Protecting your startups server from attacks - jitbit
http://blog.jitbit.com/2011/03/protecting-your-startups-server-from.html

======
Udo
The solution to the password/username problems in the Unix-like world would be
to use SSH with password login disabled, just using keys. Attackers can still
brute force a key, but it's a pretty unlikely scenario. If you've got SSH,
then you won't need FTP or any other admin ports open. Even more secure would
be to VPN directly into the data center and access your servers over the
internal network only - though that's probably overkill for most purposes.

I wouldn't put too much trust into obfuscation techniques such as using non-
standard portnames and URLs.

Backups are of course deadly important. There are a million things that can
kill or corrupt your servers. Most of the time, you don't really need to use
an online service for that. Another machine somewhere in the world capable of
cron, SSH and rsync will almost always do the trick.

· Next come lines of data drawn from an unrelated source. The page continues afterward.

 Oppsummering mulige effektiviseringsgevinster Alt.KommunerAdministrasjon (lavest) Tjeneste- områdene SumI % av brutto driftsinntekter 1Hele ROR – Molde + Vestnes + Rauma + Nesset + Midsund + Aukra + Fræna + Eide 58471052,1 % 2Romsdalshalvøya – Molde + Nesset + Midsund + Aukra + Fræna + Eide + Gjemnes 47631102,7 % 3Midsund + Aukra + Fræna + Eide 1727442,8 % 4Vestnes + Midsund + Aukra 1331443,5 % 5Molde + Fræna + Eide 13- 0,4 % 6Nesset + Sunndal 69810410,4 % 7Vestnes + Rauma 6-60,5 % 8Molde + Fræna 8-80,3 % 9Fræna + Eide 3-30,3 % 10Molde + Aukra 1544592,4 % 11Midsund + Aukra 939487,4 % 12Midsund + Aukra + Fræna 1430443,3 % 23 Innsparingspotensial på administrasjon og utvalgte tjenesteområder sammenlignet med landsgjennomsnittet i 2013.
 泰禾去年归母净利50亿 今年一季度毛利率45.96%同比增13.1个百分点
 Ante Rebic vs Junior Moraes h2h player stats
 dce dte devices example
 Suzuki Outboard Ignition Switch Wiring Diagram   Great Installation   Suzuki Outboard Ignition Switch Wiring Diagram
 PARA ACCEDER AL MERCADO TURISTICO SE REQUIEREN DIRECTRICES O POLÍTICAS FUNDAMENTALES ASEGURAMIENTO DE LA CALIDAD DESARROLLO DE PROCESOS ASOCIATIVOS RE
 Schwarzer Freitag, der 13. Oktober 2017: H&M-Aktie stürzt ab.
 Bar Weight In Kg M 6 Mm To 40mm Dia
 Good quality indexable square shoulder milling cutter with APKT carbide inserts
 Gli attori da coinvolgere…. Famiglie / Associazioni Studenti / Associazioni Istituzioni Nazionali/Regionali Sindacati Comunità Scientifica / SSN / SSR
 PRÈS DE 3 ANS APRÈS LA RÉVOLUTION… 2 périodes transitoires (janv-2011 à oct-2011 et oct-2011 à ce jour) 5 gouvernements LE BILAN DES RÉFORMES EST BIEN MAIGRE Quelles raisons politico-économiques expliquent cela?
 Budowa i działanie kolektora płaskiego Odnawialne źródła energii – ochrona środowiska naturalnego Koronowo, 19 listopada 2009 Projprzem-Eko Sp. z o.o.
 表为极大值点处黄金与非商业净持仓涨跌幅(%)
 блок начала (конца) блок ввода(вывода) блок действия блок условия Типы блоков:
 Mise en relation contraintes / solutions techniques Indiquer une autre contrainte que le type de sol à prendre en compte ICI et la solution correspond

It is also a good idea to establish mechanisms that enable the servers to
alert you of strange things going on. For example, you can set up the system
to message you every time a remote login takes place. If it's you, you can
discard the notification. If it's not you, you know instantly that you've got
a problem.

------
asharp
I think point 7 needs a slight bit of expansion. -> Don't allow anything
sensitive to be accessed from the outside world.

Creating a vpn takes seconds and provides a very strong wall between everybody
who isn't you and your vulnerable services (ie. sql server/etc.)